Zunächst begegnet es keinen Bedenken, dass die Strafkammer das Vorliegen eines besonders schweren Betrugsfalles (§ 263 Abs. 3 StGB) verneint hat. Diese Wertung gründet sich auf eine Gesamtwürdigung aller insoweit bedeutsamen Umstände, die im einzelnen aufgeführt, erörtert und abgewogen worden sind. Dass die Strafkammer ihrer Beurteilung den rechtlich zutreffenden Maßstab zugrundegelegt hat, ist den Urteilsgründen zweifelsfrei zu entnehmen. Die Revision stellt dies auch nicht ernstlich in Abrede; vielmehr beanstandet sie nur, das Gericht habe im Rahmen der ihm obliegenden Prüfung bestimmten Umständen nicht die ihnen in Wirklichkeit zukommende Bedeutung beigemessen. Dieses Vorbringen ist jedoch unbeachtlich. Welches Gewicht einem einzelnen Umstand innerhalb der Gesamtwürdigung gebührt, hat grundsätzlich der Tatrichter zu entscheiden.
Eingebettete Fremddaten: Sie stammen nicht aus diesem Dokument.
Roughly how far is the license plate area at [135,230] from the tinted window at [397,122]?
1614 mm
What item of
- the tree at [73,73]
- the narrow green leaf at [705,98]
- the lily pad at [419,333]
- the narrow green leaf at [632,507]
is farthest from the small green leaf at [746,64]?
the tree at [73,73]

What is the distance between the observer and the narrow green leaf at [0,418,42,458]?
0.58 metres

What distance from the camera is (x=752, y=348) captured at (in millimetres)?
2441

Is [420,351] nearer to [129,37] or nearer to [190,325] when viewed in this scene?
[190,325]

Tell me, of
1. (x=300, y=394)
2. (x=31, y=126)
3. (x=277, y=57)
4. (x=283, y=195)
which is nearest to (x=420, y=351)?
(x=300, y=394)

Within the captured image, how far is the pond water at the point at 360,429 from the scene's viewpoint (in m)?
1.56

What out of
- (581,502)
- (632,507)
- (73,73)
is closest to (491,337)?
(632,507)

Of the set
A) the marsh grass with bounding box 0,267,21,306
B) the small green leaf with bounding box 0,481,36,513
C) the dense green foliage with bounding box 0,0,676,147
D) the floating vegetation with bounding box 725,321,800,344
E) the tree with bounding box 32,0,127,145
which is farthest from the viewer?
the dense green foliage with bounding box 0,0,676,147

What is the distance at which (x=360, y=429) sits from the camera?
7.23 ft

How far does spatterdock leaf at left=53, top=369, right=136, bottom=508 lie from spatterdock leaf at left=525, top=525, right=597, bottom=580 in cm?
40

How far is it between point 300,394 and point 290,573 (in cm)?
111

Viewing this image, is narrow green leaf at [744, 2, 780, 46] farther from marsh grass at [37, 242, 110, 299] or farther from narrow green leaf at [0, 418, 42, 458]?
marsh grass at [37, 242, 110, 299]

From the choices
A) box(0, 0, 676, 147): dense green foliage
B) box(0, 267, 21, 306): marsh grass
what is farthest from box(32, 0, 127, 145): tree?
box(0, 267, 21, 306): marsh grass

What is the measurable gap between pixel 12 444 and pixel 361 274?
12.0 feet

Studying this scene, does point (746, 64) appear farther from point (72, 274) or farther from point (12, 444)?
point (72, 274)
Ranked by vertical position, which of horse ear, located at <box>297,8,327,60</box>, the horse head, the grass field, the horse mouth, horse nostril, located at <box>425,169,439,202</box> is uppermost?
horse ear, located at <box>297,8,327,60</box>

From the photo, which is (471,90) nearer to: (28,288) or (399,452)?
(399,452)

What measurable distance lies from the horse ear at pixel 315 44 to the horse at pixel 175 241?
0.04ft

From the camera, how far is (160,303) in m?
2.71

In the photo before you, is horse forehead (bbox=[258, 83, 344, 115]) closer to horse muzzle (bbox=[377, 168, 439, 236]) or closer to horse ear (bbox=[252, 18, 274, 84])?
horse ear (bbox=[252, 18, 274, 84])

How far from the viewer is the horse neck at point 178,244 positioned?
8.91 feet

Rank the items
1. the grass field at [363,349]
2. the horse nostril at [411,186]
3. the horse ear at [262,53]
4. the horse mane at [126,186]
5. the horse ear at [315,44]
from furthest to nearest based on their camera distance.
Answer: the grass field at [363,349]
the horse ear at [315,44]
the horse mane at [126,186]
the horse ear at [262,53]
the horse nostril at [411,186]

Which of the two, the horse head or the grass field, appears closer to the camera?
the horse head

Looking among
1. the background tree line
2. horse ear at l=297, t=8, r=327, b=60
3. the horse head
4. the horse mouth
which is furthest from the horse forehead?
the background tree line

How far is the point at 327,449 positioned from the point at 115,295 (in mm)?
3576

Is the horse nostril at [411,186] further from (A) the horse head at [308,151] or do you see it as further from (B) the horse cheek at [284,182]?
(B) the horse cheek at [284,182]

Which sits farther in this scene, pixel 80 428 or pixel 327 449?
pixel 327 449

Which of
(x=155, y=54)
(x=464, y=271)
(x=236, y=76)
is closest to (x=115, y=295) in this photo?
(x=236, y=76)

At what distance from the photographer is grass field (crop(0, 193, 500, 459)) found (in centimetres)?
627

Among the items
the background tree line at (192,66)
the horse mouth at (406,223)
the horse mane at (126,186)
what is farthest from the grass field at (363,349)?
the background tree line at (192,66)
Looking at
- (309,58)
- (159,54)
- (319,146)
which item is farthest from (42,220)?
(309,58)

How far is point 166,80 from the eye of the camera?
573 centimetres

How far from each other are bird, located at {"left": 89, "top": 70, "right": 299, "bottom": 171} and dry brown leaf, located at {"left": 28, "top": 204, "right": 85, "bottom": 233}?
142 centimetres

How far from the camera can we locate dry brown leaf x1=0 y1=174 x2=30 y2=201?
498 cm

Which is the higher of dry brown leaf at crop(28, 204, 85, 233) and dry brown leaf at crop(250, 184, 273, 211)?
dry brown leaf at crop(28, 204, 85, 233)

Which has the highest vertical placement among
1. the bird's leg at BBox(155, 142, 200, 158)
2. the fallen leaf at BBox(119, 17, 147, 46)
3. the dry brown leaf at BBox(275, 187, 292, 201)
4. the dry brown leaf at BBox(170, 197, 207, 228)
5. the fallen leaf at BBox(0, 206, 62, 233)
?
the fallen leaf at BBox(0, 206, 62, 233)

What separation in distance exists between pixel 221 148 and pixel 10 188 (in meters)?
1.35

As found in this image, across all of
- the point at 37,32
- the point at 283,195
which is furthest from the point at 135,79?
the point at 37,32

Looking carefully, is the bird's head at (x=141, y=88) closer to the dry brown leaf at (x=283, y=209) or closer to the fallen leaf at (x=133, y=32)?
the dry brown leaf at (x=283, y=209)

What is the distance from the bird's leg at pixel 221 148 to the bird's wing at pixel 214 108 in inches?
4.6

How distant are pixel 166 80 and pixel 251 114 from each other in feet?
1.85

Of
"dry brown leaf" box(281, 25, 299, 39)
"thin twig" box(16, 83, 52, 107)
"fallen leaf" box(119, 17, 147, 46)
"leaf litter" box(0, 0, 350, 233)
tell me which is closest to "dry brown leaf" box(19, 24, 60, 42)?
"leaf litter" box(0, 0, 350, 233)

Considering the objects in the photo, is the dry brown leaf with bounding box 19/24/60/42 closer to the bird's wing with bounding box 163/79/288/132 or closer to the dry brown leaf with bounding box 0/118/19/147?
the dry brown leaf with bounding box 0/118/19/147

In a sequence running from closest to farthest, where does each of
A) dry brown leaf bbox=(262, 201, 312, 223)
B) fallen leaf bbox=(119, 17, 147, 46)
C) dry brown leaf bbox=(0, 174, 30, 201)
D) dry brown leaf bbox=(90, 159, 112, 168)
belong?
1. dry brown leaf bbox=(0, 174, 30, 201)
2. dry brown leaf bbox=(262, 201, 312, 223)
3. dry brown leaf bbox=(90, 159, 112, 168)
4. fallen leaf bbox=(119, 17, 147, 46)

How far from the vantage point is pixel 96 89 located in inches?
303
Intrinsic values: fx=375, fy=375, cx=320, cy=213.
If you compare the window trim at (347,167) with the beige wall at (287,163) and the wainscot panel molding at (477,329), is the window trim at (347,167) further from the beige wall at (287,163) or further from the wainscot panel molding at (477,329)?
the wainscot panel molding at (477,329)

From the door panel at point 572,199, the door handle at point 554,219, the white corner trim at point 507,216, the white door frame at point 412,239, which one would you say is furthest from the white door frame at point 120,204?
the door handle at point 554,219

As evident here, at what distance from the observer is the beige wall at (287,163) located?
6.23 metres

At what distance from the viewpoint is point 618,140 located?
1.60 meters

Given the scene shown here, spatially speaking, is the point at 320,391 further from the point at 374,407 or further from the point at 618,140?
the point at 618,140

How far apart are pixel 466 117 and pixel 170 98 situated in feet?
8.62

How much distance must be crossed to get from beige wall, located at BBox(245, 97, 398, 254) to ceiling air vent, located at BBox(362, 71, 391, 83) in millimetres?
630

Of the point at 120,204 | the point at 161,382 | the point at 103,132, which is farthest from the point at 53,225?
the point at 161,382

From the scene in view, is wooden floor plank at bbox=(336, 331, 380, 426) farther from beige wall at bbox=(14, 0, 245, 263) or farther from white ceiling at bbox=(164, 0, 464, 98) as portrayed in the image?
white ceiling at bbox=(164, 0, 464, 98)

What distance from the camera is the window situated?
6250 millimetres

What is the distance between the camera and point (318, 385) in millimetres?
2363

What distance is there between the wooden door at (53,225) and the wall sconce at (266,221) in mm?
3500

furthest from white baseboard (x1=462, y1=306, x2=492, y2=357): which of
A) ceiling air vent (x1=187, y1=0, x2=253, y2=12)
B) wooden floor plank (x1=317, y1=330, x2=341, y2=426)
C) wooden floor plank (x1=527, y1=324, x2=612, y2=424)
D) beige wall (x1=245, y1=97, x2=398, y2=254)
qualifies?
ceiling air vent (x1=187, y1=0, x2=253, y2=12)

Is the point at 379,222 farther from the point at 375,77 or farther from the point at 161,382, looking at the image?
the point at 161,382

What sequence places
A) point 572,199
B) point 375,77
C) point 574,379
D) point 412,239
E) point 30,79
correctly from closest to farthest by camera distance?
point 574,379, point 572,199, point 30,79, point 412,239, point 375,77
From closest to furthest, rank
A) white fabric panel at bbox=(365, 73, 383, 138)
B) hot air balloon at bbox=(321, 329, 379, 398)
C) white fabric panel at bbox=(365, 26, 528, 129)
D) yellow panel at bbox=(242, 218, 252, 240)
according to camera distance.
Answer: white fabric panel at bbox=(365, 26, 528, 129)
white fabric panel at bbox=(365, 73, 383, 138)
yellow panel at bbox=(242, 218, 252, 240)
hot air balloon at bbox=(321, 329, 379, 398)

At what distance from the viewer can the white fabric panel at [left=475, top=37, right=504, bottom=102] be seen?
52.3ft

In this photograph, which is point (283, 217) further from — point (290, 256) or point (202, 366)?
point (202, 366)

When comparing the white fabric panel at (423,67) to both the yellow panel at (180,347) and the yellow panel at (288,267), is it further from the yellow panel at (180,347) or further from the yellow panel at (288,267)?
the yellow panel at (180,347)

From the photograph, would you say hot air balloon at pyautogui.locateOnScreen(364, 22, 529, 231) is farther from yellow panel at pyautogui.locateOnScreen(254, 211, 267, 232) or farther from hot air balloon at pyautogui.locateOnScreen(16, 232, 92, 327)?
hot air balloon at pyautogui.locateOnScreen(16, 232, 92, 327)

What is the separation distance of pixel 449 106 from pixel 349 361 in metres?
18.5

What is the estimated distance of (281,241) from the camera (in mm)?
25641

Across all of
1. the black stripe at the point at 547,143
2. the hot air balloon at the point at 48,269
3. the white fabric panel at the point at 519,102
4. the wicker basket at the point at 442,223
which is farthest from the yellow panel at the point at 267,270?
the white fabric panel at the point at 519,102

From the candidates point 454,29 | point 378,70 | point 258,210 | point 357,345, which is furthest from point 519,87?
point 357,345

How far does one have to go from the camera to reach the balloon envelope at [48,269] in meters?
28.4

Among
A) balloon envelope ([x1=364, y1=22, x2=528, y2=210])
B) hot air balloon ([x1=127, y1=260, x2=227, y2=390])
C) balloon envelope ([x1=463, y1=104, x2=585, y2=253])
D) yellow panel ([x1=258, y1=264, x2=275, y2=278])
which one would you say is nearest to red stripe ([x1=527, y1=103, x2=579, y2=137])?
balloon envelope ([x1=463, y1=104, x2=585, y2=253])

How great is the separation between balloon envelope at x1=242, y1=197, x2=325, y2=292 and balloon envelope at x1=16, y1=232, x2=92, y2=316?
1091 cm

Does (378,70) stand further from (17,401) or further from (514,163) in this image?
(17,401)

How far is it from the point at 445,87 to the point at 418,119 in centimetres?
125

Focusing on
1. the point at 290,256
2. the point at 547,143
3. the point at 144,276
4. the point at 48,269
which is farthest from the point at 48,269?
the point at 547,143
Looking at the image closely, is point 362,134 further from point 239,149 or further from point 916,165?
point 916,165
Soweit die Revision demgegenüber eine andere Bewertung zur Geltung zu bringen versucht, kann sie damit nicht gehört werden. Ein solcher Versuch läuft letztlich darauf hinaus, die vom Tatrichter vorgenommene Strafzumessung durch eigene Strafzumessungserwägungen zu ersetzen. Dies ist nicht zulässig.

Auch bei der Bemessung der Strafe innerhalb des ordentlichen Strafrahmens (§ 263 Abs. 1 StGB) ist dem Gericht kein Rechtsfehler unterlaufen. Der Revision mag eingeräumt werden, dass die Strafkammer auf eine milde Strafe erkannt hat. Von einem groben Missverhältnis zwischen Schuld und Strafe kann jedoch keine Rede sein.

Fehl geht im Übrigen die von der Beschwerdeführerin vertretene Auffassung, dem Angeklagten hätte nicht zugutegehalten werden dürfen, dass seine Privatoptionen den Kunden die gleichen Gewinnchancen wie Börsenoptionen gewährt hätten und die entsprechenden Geschäfte sodann ordnungsgemäß abgewickelt worden seien. Wieso es unzulässig sein soll, diesem Umstand strafmildernde Bedeutung beizumessen, ist – selbst unter Berücksichtigung dessen, was die Revision hier zu im einzelnen ausführt – nicht einzusehen.

Schließlich kann der Revision auch nicht darin beigestimmt werden, dass wesentliche Strafschärfungsgründe außer Betracht geblieben seien. Soweit sie die Berücksichtigung des Umstands vermisst, „dass ein Teil der Kunden durch die finanziellen Verluste schwer getroffen und in ihrer wirtschaftlichen Bewegungsfreiheit erheblich eingeschränkt worden waren“, ist ihr entgegenzuhalten, dass sich in den Urteilsgründen keine Tatsachenfeststellungen finden, die eine solche Wertung rechtfertigen könnten, ganz abgesehen davon, dass es sich bei den „finanziellen Verlusten“ der Kunden nicht um den eigentlichen Betrugsschaden, sondern um die Verwirklichung des diesem Spekulationsgeschäft ohnehin anhaftenden Risikos handelte.

Was den Gesichtspunkt der Generalprävention angeht, so lässt die Tatsache, dass er in den Urteilsgründen keine Erwähnung gefunden hat, hier nicht schon den Schluss zu, er sei mithin überhaupt unberücksichtigt geblieben. Die Revision übersieht, dass in den Urteilsgründen nur die für die Strafzumessung bestimmenden Umstände mitzuteilen sind (§ 267 Abs. 3 Satz 1 StPO),

eine erschöpfende Aufzählung aller Strafzumessungserwägungen dagegen weder vorgeschrieben noch möglich ist (ständige Rechtsprechung, BGH NJW 1976, 2220; BGH, Urteil vom 29. Juli 1982 – 4 StR 75/82). Wenn die Strafkammer generalpräventiven Erwägungen hier nicht den Einfluss bestimmender Strafzumessungsegründe eingeräumt hat, so lässt sich dies angesichts der den vorliegenden Fall kennzeichnenden Besonderheiten von Rechts wegen nicht beanstanden.

Die Revision ist demzufolge zu verwerfen.